Les étudiants s’institutionnalisent

Maurice Magar /Les réflexions pour la mise en place d’une Chambre des étudiants sont en cours

L’Acel et l’Unel ont fait parvenir leurs avis au ministère.

C’est lors des Réunions européennes des étudiants luxembourgeois (REEL) en 2014 que l’Acel (Association des cercles d’étudiants luxembourgeois) lance l’idée d’une représentation nationale permanente des étudiants au Luxembourg. En juillet 2014, lorsque la Chambre adopte la loi sur les aides financières pour les études supérieures, les députés Claude Adam (Déi Gréng), Taina Bofferding (LSAP) et Eugène Berger (DP) soumettent une motion pour demander une évaluation de cette loi après deux ans et pour inciter le gouvernement à réfléchir sur la mise en place d’«une représentation nationale des étudiants».

Depuis, l’idée a fait son bout de chemin et les deux plus grandes organisations étudiantes du pays – Acel et Unel (Union nationale des étudiants luxembourgeois) – ainsi que la Conférence nationale de la jeunesse (CGJL) ont rencontré le secrétaire d’Etat à l’Enseignement supérieur, Marc Hansen, pour mettre au point une feuille de route.

Mais d’abord, pourquoi un tel projet a-t-il germé tant chez les étudiants que chez les responsables politiques? «En tant que politique, j’estimais à l’époque qu’il était utile d’avoir un seul interlocuteur pour discuter des projets concernant directement les étudiants», se rappelle le député écolo Claude Adam, auteur de la motion qui a mis ce processus en branle. Même son de cloche d’ailleurs chez le secrétaire d’Etat.

Aides financières

 

La loi sur les aides financières était cruciale aussi afin de faire avancer l’idée de ce que Marc Hansen n’aime pas appeler une «Chambre des étudiants». En effet, le texte de loi de Claude Meisch a rencontré une opposition vive de la part des étudiants qui ont manifesté contre le fameux projet de loi 6670. Mais il a aussi montré qu’il existe d’importants clivages entre les deux grandes organisations étudiantes. A l’époque, l’Unel avait participé activement à la mise en place du Comité d’action 6670 qui a, entre autres actions, organisé la manifestation des élèves et étudiants. L’Acel, de son côté, avait exprimé son soutien au projet de Claude Meisch. Reproches et critiques virulentes avaient fusé entre les deux associations via des communiqués incendiaires.

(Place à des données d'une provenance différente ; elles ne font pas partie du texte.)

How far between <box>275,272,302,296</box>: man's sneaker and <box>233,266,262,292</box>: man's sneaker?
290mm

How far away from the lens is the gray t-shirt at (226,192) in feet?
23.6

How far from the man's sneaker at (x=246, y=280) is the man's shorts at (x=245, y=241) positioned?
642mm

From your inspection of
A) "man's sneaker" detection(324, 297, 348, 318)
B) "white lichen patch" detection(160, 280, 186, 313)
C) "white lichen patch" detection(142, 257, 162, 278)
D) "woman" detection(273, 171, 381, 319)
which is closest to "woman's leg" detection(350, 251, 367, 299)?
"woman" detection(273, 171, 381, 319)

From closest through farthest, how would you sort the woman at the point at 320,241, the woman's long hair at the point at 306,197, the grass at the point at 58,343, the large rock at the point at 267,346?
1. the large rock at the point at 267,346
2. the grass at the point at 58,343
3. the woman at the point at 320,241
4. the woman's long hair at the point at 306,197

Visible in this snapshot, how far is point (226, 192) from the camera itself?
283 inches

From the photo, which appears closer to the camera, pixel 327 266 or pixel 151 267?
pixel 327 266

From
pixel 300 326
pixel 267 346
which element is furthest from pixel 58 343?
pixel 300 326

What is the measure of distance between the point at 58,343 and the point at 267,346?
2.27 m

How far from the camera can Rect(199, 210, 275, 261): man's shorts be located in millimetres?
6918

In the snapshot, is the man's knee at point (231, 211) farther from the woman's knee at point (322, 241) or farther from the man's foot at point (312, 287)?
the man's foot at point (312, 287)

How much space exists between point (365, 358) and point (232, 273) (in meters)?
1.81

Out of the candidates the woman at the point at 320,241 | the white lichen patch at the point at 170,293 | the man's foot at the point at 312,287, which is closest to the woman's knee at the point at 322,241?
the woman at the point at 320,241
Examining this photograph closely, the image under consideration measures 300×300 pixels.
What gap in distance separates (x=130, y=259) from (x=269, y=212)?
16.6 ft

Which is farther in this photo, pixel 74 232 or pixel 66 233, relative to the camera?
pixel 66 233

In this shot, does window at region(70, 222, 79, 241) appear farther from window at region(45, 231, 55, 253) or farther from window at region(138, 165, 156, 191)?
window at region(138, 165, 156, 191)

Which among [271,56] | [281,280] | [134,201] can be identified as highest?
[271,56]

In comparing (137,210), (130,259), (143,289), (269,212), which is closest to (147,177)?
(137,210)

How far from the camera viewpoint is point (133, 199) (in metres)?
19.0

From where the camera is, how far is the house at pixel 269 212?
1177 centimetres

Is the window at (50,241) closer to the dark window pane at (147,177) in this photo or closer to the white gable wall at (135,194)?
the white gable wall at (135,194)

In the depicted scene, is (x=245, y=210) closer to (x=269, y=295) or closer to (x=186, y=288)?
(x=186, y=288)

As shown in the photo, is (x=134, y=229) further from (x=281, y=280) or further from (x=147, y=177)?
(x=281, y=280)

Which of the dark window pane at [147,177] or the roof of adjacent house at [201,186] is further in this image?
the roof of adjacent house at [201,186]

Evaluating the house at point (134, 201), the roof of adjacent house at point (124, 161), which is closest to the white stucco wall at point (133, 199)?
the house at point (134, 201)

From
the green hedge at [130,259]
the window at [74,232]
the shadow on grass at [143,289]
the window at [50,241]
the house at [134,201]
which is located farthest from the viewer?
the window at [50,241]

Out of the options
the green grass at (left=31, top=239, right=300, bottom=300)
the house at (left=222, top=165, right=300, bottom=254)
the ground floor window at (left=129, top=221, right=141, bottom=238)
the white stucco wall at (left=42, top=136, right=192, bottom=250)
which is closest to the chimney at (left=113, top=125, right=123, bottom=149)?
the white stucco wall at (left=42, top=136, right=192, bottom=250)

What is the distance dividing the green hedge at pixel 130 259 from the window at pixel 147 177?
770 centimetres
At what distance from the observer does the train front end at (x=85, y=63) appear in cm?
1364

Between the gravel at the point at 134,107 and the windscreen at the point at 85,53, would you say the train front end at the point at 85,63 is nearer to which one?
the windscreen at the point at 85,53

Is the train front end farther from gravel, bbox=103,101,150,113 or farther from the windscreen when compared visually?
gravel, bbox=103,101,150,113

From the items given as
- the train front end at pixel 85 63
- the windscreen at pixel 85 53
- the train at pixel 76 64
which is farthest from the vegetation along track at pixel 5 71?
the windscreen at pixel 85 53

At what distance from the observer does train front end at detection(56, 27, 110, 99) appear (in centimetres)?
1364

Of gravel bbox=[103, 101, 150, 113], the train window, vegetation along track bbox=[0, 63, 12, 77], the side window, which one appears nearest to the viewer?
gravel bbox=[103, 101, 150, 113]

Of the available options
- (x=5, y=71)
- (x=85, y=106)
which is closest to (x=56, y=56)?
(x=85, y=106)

Plus récemment, l’Unel a boycotté la présentation d’une étude réalisée par TNS-Ilres sur le coût des études. Un sondage que l’Acel a défendu jusqu’au bout. Le dernier incident date de la présentation aux médias par l’Unel de son avis sur la question. L’Acel n’a pas tardé à montrer son désaccord avec cette démarche puisqu’il n’y aurait pas eu de discussions au préalable entre les deux organisations. Le porte-parole de l’Union, Pol Reuter, se montre étonné de ces critiques puisque chaque organisation, chacune de son côté, a eu la mission d’émettre un point, un avis.

Marc Hansen laisse cependant sous-entendre que cette démarche n’est pas trop à son goût non plus: «Ce n’est pas la démarche pour laquelle nous avions opté ensemble, mais je considère que nous sommes toujours dans le processus.» Quoi qu’il en soit, les deux organisations soutiennent le projet pour les mêmes raisons que Claude Adam et Marc Hansen. Il s’agit de trouver un consensus pour représenter les étudiants et éviter ainsi les guéguerres entre l’Acel et l’Unel.

En attendant les prochaines réunions avec les acteurs, le ministère regarde de son côté ce qui se passe à l’étranger «afin de leur montrer ce qui se fait de mieux au-delà de nos frontières». En tout cas, les discussions n’ont pas encore abouti et il reste désormais une approche commune à développer. En ce qui concerne une éventuelle échéance, le secrétaire d’Etat n’en donne pas. Le vice-président de l’Acel, Laurent Cattarinussi, estime en revanche que ce ne sera pas dans l’immédiat et qu’il y a d’autres sujets, comme la loi sur les aides financières par exemple, qu’il faut régler avant de reparler d’une représentation.